Die Stadtwerke Delitzsch (SWD) wünschen ihren Kunden derzeit mit stabilen Strompreisen ein frohes Fest. Das können andere Anbieter nicht. So wird mit diesem erfreulichen Fakt derzeit über die diversen Kanäle Reklame gemacht. Und es gibt auch andere positive Nachrichten: Die Zahl der Kunden ist zum Beispiel in den vergangenen fünf Jahren auf 15 000 und damit um 1000 gestiegen.

Wenig Spielraum beim Strompreis

Allerdings ist Geschäftsführer Robert Greb und Christian Otto, der fürs Kundencenter verantwortlich ist, ebenso klar: Am generell hohen Niveau der Strom-Preise können auch die Stadtwerke nichts ändern. Und für die SWD hat sich der Einkaufspreis für Elektroenergie seit 2017 sogar verdoppelt. „Wir bewegen uns eigentlich nur im Feld für Stromerzeugung und Vertrieb. Diese machen reichlich ein Fünftel des Preises aus. Die Hälfte der Kosten sind ,staatliche Dinge’“, erklärt Greb. Es sind Steuern und Abgaben sowie das Netzentgelt. „Wobei wir in unserem Netzgebiet verhältnismäßig günstige Netzentgelte haben“, stellt Christian Otto fest. Konzessionsabgaben, die an die Städte und Gemeinden für die Gestattung der Wegenutzung gezahlt werden, schlagen mit circa 6 Prozent zu Buche. Bei Netzentgelten, Messung und Abrechnung sind die Stadtwerke als Netzbetreiberzwar selbst mit im Boot. Aber diese Kosten sind für alle anderen Stromanbieter im von den SWD betriebenem Netzgebiet gleich.

Langfristiger Einkauf

„Wir kaufen langfristig ein, um die Strompreise stabil zu halten“, erklärt der Geschäftsführer. Der Vorteil wurde an die Kunden weitergegeben. Kosten, die gerade auch für die Stadtwerke gestiegen sind, werden dagegen vorerst nicht weitergegeben, so dass die Preise für 2020 stabil bleiben.
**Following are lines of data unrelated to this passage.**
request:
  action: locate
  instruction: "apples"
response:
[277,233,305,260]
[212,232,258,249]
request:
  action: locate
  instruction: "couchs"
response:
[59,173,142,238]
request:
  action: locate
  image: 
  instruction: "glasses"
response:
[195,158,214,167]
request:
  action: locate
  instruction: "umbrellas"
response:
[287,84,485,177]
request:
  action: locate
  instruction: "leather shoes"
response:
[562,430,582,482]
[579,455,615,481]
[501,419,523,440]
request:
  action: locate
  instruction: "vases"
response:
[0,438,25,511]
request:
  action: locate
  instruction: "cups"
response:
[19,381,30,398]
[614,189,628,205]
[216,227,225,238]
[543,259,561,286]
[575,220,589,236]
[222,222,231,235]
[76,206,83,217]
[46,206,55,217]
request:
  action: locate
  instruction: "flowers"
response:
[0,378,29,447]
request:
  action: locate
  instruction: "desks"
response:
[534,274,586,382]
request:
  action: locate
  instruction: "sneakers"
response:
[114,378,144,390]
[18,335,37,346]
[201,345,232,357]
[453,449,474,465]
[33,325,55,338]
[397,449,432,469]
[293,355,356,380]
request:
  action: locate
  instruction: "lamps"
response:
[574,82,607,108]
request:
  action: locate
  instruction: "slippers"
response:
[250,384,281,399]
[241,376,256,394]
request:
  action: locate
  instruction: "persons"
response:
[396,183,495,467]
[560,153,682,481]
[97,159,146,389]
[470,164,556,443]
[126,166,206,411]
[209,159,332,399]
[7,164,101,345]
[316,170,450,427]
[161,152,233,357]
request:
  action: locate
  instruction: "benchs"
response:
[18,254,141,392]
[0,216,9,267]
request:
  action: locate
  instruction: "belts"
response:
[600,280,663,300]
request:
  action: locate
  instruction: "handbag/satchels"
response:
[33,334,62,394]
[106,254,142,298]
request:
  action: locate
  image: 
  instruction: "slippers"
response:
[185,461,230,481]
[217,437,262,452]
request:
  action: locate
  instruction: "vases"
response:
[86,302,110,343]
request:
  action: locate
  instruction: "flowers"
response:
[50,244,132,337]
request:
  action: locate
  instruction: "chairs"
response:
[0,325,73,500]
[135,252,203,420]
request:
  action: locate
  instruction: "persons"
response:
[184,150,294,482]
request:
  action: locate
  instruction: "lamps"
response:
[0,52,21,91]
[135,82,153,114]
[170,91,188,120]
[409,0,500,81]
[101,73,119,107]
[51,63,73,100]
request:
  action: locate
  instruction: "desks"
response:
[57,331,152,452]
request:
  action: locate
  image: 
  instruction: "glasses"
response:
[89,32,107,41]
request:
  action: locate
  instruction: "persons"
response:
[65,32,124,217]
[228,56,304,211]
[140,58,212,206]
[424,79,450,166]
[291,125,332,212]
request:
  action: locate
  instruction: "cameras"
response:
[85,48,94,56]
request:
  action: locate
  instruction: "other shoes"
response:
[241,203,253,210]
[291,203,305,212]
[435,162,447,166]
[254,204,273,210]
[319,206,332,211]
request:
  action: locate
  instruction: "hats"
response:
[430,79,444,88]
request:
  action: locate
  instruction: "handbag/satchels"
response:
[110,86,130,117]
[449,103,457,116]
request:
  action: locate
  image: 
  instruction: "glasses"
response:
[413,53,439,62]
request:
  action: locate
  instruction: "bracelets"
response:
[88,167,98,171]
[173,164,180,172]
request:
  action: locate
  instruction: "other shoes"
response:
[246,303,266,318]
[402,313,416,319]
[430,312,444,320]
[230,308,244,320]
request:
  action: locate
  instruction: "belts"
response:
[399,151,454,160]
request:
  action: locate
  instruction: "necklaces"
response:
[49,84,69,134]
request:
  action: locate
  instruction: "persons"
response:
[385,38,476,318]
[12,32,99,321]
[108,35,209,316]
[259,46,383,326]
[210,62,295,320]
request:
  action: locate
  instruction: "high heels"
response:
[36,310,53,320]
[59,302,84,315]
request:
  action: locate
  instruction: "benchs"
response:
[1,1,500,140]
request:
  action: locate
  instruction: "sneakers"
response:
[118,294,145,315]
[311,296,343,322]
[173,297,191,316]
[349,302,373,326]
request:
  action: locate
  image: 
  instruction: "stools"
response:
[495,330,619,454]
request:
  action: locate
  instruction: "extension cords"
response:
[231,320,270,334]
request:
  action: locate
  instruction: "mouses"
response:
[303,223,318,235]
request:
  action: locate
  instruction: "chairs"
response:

Allerdings muss der Strom auch in den kommenden Jahren an der Energie-Börse eingekauft werden. Welche Bedingungen sich dann bieten, ist nicht gewiss. Zum einen sei zu erwarten, dass die Umlagen aus dem Erneuerbare-Energien-Gesetz sinken, weil teure Anlagen aus der Förderung ausscheiden. Andererseits ist noch nicht klar, wie sich zum Beispiel eine CO2-Abgabe auswirkt. Außerdem sinkt der Anteil an billigem Atomstrom.

Verschiedene Tarife

Die Preise für die Kilowattstunde sind schwer vergleichbar. Auch die Stadtwerke Delitzsch arbeiten mit verschiedenen Tarifen. Einige wurden im Frühjahr zuletzt partiell angepasst, andere sind seit vier Jahren stabil. „Im Vergleich zu anderen Discountanbietern gehen wir nicht mit supergünstigen Preisen ins Rennen. Unsere Preise sind aber angesichts des persönlichen Service und unserem Engagement trotz dessen attraktiv“, schätzt Christian Otto ein. Bei den Kundenzuwächsen spiele zum Beispiel die Netzerweiterung auf umliegende Gemeinden eine Rolle sowie der aktive Außendienst, der auf Einsparmöglichkeiten aufmerksam macht. Das Engagement für die Stadt werde wahrgenommen. Großkunden schätzten die Kooperationsmöglichkeiten und Ansprechpartner, die vor Ort sind.